* START DOCUMENT SECTION *

Those tiny imperfections were sanded off using a 1500-grit automotive sand paper with water. This was done very carefully to avoid the sand paper sanding through. If this happens, it's important to re-apply some primer over the exposed plastic. With those imperfections out of the way, I can proceed with the colour coats!

Next, all items that needed to be black, were airbrushed with several layers of satin black. The colour used above is decanted Motip aerosol can, semi gloss black

Now, it was time to use a paint I had been wanting to use for a long time! The nice Crystal Purple 51 from E7 paints. This need to be airbrushed over a black/dark base

And here it is airbrushed.. what can I say, I love it! This still requires clear coating!

Clear coating was next and this was airbrushed to the body, side mirrors, door handles rims outer barrels and several other pieces I wanted to be shiny!

* END DOCUMENT SECTION *

- _GIVEN INSTRUCTION A_
In the painting notes, what grit of sandpaper was used to sand off the tiny imperfections?

* START DATASET CONTENT *

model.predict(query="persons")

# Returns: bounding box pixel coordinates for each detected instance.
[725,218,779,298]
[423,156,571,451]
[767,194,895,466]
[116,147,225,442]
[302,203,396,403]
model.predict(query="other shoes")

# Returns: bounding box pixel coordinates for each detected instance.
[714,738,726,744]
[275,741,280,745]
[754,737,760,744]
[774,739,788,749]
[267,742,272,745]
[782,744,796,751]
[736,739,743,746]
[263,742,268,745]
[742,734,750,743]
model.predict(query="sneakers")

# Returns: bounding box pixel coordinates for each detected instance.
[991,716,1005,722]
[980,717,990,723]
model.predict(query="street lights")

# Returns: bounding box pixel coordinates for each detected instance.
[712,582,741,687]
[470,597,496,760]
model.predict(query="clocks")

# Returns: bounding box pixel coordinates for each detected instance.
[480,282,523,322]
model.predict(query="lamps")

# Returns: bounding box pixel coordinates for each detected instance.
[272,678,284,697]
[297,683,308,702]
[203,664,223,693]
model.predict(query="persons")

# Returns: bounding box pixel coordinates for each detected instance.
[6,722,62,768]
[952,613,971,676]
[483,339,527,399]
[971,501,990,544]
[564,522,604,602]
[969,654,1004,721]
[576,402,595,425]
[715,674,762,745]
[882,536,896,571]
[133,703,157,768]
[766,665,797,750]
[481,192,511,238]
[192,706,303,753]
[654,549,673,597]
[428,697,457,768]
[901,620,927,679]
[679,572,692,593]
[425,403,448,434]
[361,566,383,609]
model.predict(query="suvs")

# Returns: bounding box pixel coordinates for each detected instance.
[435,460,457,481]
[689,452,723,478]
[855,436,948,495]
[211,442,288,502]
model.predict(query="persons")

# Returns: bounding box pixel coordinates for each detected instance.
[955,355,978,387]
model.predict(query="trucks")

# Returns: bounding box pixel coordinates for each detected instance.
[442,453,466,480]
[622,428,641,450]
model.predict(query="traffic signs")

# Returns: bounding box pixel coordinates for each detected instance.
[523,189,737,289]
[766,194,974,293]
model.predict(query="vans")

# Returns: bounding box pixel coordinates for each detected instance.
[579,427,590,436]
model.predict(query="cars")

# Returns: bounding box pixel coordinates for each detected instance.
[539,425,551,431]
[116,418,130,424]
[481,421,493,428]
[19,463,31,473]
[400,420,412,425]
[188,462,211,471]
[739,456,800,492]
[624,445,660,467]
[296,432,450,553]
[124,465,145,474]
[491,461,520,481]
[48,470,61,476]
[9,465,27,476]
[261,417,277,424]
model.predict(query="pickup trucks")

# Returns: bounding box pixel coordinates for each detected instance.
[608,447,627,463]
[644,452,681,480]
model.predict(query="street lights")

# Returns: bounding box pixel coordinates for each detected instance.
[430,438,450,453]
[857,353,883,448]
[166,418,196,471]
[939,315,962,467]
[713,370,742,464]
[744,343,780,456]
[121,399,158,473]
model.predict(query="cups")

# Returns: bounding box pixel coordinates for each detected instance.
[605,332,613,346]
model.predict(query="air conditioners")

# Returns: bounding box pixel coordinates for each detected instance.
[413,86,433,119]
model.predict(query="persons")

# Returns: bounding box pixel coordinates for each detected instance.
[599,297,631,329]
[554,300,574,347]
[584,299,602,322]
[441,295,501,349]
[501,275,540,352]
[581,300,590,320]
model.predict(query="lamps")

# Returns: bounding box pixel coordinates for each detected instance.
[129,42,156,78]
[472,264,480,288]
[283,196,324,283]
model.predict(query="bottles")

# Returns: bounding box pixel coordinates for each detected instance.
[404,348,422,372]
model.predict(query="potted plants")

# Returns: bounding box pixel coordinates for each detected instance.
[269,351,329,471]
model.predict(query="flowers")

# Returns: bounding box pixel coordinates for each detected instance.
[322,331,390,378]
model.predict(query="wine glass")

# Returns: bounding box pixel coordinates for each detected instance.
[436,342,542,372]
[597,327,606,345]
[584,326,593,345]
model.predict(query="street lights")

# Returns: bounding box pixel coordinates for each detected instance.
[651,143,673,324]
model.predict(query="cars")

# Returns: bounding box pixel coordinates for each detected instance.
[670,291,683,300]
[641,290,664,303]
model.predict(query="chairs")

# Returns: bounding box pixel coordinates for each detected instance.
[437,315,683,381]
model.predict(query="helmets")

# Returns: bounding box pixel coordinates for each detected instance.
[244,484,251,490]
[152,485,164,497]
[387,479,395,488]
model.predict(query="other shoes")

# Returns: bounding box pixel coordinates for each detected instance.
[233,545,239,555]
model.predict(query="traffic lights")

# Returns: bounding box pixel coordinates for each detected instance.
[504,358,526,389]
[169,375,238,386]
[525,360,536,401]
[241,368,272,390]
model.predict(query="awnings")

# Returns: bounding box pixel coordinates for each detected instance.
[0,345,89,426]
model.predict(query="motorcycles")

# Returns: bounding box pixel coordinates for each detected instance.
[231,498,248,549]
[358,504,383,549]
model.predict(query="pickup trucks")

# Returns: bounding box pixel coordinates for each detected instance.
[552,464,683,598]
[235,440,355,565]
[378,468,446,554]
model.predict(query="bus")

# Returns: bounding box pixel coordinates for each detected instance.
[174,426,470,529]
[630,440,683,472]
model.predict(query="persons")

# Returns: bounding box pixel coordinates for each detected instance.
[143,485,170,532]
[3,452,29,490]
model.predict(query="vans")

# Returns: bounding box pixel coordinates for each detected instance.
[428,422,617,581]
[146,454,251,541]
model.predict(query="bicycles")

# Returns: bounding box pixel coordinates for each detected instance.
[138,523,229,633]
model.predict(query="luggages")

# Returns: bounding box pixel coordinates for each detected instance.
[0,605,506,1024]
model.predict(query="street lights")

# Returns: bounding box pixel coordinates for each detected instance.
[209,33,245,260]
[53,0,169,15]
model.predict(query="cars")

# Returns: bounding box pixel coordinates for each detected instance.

* END DATASET CONTENT *

- _GIVEN INSTRUCTION B_
Copy the rows word for word, starting with the very first row and continuing up to and including the line with "[579,427,590,436]".

- _OUTPUT A_
A 1500-grit automotive sandpaper, used with water.

- _OUTPUT B_
model.predict(query="persons")

# Returns: bounding box pixel coordinates for each detected instance.
[725,218,779,298]
[423,156,571,451]
[767,194,895,466]
[116,147,225,442]
[302,203,396,403]
model.predict(query="other shoes")

# Returns: bounding box pixel coordinates for each detected instance.
[714,738,726,744]
[275,741,280,745]
[754,737,760,744]
[774,739,788,749]
[267,742,272,745]
[782,744,796,751]
[736,739,743,746]
[263,742,268,745]
[742,734,750,743]
model.predict(query="sneakers")

# Returns: bounding box pixel coordinates for each detected instance.
[991,716,1005,722]
[980,717,990,723]
model.predict(query="street lights")

# Returns: bounding box pixel coordinates for each detected instance.
[712,582,741,687]
[470,597,496,760]
model.predict(query="clocks")

# Returns: bounding box pixel coordinates for each detected instance.
[480,282,523,322]
model.predict(query="lamps")

# Returns: bounding box pixel coordinates for each detected instance.
[272,678,284,697]
[297,683,308,702]
[203,664,223,693]
model.predict(query="persons")

# Returns: bounding box pixel coordinates for each detected instance.
[6,722,62,768]
[952,613,971,676]
[483,339,527,399]
[971,501,990,544]
[564,522,604,602]
[969,654,1004,721]
[576,402,595,425]
[715,674,762,745]
[882,536,896,571]
[133,703,157,768]
[766,665,797,750]
[481,192,511,238]
[192,706,303,753]
[654,549,673,597]
[428,697,457,768]
[901,620,927,679]
[679,572,692,593]
[425,403,448,434]
[361,566,383,609]
model.predict(query="suvs")

# Returns: bounding box pixel coordinates for each detected instance.
[435,460,457,481]
[689,452,723,478]
[855,436,948,495]
[211,442,288,502]
model.predict(query="persons")

# Returns: bounding box pixel coordinates for each detected instance.
[955,355,978,387]
model.predict(query="trucks")

# Returns: bounding box pixel coordinates for each detected instance.
[442,453,466,480]
[622,428,641,450]
model.predict(query="traffic signs")

# Returns: bounding box pixel coordinates for each detected instance.
[523,189,737,289]
[766,194,974,293]
model.predict(query="vans")

# Returns: bounding box pixel coordinates for each detected instance.
[579,427,590,436]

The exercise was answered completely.